Die plumpe Frage nach der Intention des Kreateurs, des Künstlers namens Darren Lynn Bousman, der das Medium Film durch den Verstoß gegen jegliche sittliche Normen korrumpiert, bleibt unbeantwortet. Ist sein Werk die Fortführung so radikaler Kunstrichtungen wie des Dadaismus in der Malerei oder des Wiener Aktionismus in der Performance-Kunst, die den Menschen, welche in den 1910er Jahren den Krieg forderten, ihre eigene Idiotie mit einer pervertierten Kunst ohne Intention, außer der, schocken zu wollen, vor Augen zu halten? Diese Behauptung gilt es mangels Konsequenz zu verneinen. Man klaut beim Genre des Thrillers sowie des Horrorfilms und lässt jegliche Radikalität, welche einen Kinoerfolg konterkarrieren würde, außen vor. Konvention ist Kommerz.
Saw IV verstößt gegen die Gesetze des guten Geschmacks, der Dramaturgie und stiftet mit einer kryptischen Schlusspointe mangels narrativer Plausibilität unsinnig Verwirrung. Technisch ist der Film eine Katastrophe: Der flimmernde Stakkato-Filmschnitt und die zeigefreudige, nie zur Ruhe kommende Kamera nerven durch ihre pure Selbstzweckhaftigkeit. Schauspielerisch kann einzig Tobin Bell als Jigsaw in minutenlangen Rückblenden (immer gern genommen, wenn so langsam die Ideen ausgehen) überzeugen, wenn der Zuschauer über die Vorgeschichte des Mörders, der noch nie selbst einen Mord begangen hat, aufgeklärt wird. Doch auch dies ist kein Lichtblick dieses vollkommen indisponierten Films, dessen verworrene Story und Auflösung sich wohl einzig durch den zuvorigen Konsum aller anderen Werke des violenten Saw-Universums erschließt: Die Motivation von Jigsaw kennt man schon aus Teil eins, mit der Originalität (auf den ersten Blick) ist es dahin. Teil 5 und 6 werden folgen, das Publikum wartet schon auf die nächste Fütterung mit seelenloser filmischer Rohkost ohne der Bewusstwerdung dessen, dass es derart ungenießbares Opium fürs Volk aufgrund permanenter Magenverstimmung lieber wieder herauswürgen und in Zukunft auf den "Genuss" verzichten sollte.
In seinem Werk Ästhetische Theorie sagt Theodor W. Adorno, ein Mitbegründer der Kritischen Theorie folgendes: „Kunst will das, was noch nicht war, aber alles, was sie ist, war schon.". Dem ist bei Ansicht von Saw IV nichts mehr hinzuzufügen.
Der Niedergang der Kultur, die Depravierung des Menschen auf das Niveau einer wilden Horde, die einzig aus gemeinsamen Interessen, nicht aus Sympathie eine Gruppe bilden, hat mit der Apparatur des Kinos in Verbindung mit dem Werk des Splatterfilms seinen traurigen Höhepunkt erreicht.
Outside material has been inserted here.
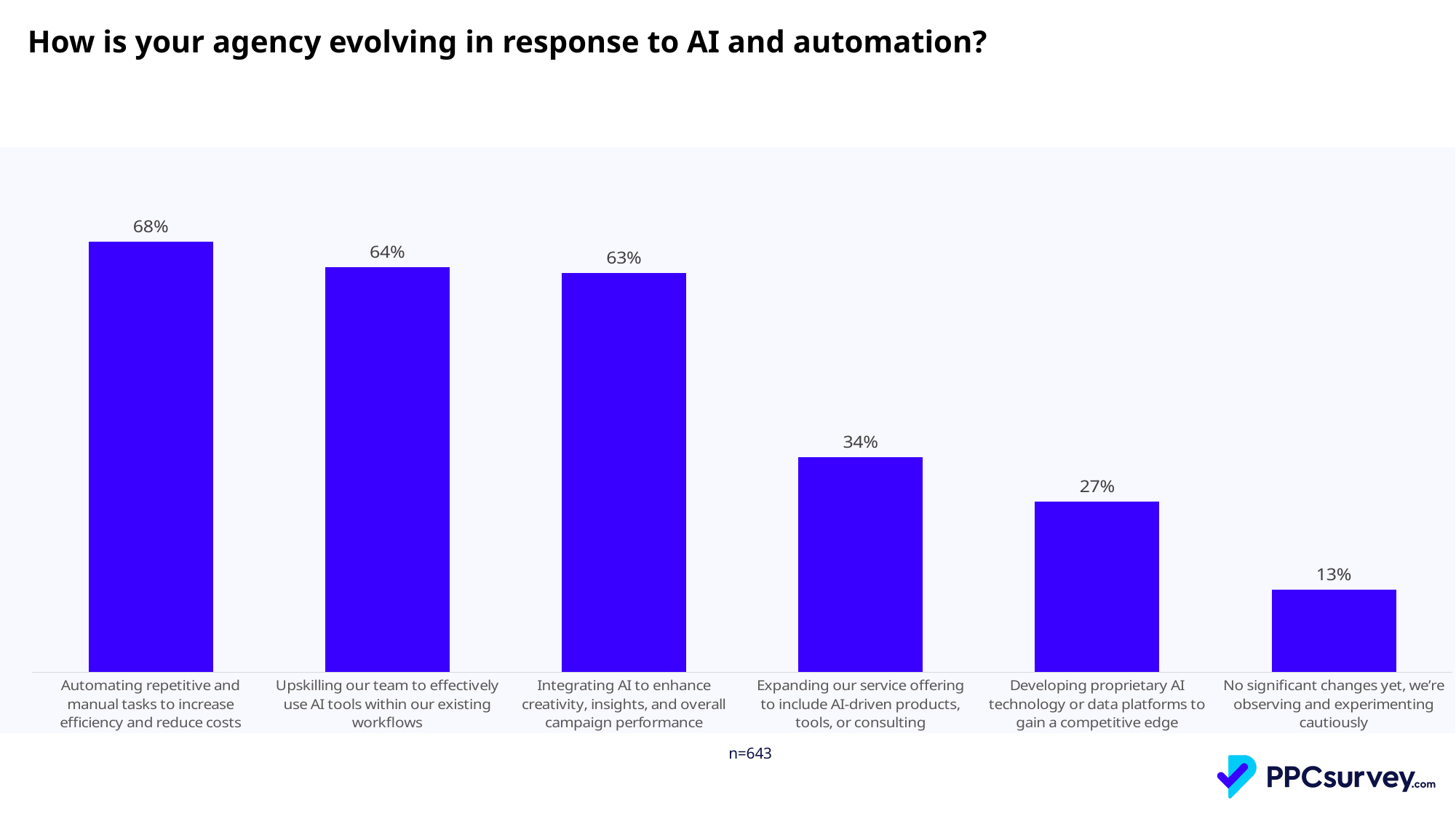
How many categories are shown in the chart? 6 What percentage is shown for 'No significant changes yet, we're observing and experimenting cautiously'? 13% Do the values rise or fall from left to right across the chart? Fall What is the difference between the values for 'Upskilling our team to effectively use AI tools within our existing workflows' and 'Developing proprietary AI technology or data platforms to gain a competitive edge'? 37% Which category has the highest value? Automating repetitive and manual tasks to increase efficiency and reduce costs What kind of chart is shown on the slide? Bar chart Which category has the lowest value? No significant changes yet, we're observing and experimenting cautiously What percentage of respondents selected 'Automating repetitive and manual tasks to increase efficiency and reduce costs'? 68% What is the value for 'Expanding our service offering to include AI-driven products, tools, or consulting'? 34% Which is larger: the value for 'Expanding our service offering to include AI-driven products, tools, or consulting' or for 'Developing proprietary AI technology or data platforms to gain a competitive edge'? Expanding our service offering to include AI-driven products, tools, or consulting What sample size (n) is shown below the chart? n=643 What is the difference between the values for 'Integrating AI to enhance creativity, insights, and overall campaign performance' and 'No significant changes yet, we're observing and experimenting cautiously'? 50%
Die Erkenntnisse der Aufklärung um die Beschaffenheit des menschlichen Körpers werden im Adornoschen Sinne dazu verwendet, diesem zu schaden oder größtmögliches Leid anzutun. Der Wandel vom Mythos zum Logos erfährt seine Dialektik durch die Oktroyierung des Wissens als Pervertierung der Intention der Aufklärung, mittels Epistemologie durch die Wissenschaften die Welt zu strukturieren. Daher kann die Erkenntnis bei der verurteilenswerten Tendenz in Richtung Gewaltporno (bedingt durch die Gesellschaft oder die Medien selbst?) und die Abstumpfung des Kinozuschauers, schaut man nur auf die viel zu hohen Einspielergebnisse anhand der niederen Klasse des Films, nur - und hier schließe ich mich Nietzsche an - lauten: Gott ist tot! - Das Kino auch (1/10).